Muchos vieron en su pérdida de visión un signo depravado de la época, a consecuencia de sus acciones; el ojo se fue llenando de espuma hasta consumirlo. La naturaleza de Carrillo siempre fue la de sombra. Su figura contrastando a las fuentes de luz. En principio un haz delgado, tembloroso, poco visible, sobresaliendo de una puerta entreabierta; en cambio, al poco tiempo de su ingreso portando el brazalete rojo, el fuego del partido hizo descollar su sombra, inhumana y nauseabunda, y que quizás siempre estuvo con él y no supimos discernir, cerniéndola sobre nosotros. Su paso por los corredores, antes una brisa sutil, comenzó a levantar una polvareda en la noche del desierto. Se le veía parado ante los ventanales, con su chaqueta oficial y una mirada cada vez más agotada, envuelta en el manto raído de un viajero, sonriéndote.

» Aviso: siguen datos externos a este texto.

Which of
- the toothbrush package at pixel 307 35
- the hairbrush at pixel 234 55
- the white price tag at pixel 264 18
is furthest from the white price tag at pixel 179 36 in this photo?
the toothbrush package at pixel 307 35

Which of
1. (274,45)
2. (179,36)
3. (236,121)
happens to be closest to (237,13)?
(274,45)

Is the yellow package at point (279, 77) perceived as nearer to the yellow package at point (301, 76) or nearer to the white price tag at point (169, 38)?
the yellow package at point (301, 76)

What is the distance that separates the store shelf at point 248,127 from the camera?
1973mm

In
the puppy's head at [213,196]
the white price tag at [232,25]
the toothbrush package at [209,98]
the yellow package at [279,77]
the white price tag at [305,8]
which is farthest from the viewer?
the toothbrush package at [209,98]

La historia del incidente de la cafetería, similar a un sueño, es la siguiente: Carrillo sentado en una mesa o rodeado de chaquetas negras. Una voz, como una aldaba tocando en una casa vacía, o que me contaron que sonaba como una aldaba tocando en una casa vacía, le grita; aunque sí me lo preguntan, quizás no tocaba en una casa en absoluto vacía, sino, en apariencia vacía; lo insulta, pero solo quiere decir una cosa: cobarde. Carrillo se ríe, o permanece en silencio, peina su melena negra, y sigue conversando. La voz, que ya no repercute en la soledad, o en la aparente soledad, insiste. Entonces Carrillo dice vamos a comer a otro lado que aquí hay mucha bulla o se queda quieto. A punto de marcharse, la voz suelta algo, no recuerdo que fue, Carrillo se detiene en la puerta alargando la sombra, y lo mira a través de la bruma del ojo izquierdo, una neblina del futuro, porque Carrillo tiene los ojos negros, y dice o hace un gesto, y en este punto todos están de acuerdo, las cientos de personas que afirman haber estado allí, aunque no creo fueran tantas quizás una docena, todas retienen el aliento y sienten algo parecido al pánico, a lo mejor desesperación, y advierten su tono diferente, un mal doblaje de película, y la mandíbula destacando las muelas y sus manos y su cuerpo temblando en una suerte de magnetismo, dice: nunca me vuelvas a llamar así en tú puta vida. La voz responde, nadie sabe qué cosa, al hacerlo ya no suena como una aldaba en una casa vacía, sí al chasquido de un látigo o el crepitar del fuego. Las mejillas hundidas, las arrugas en su frente, Carrillo sonríe. Bueno, ya esta, buenos días, y se va. Alguien se ríe en la cafetería. Aquí nadie duda.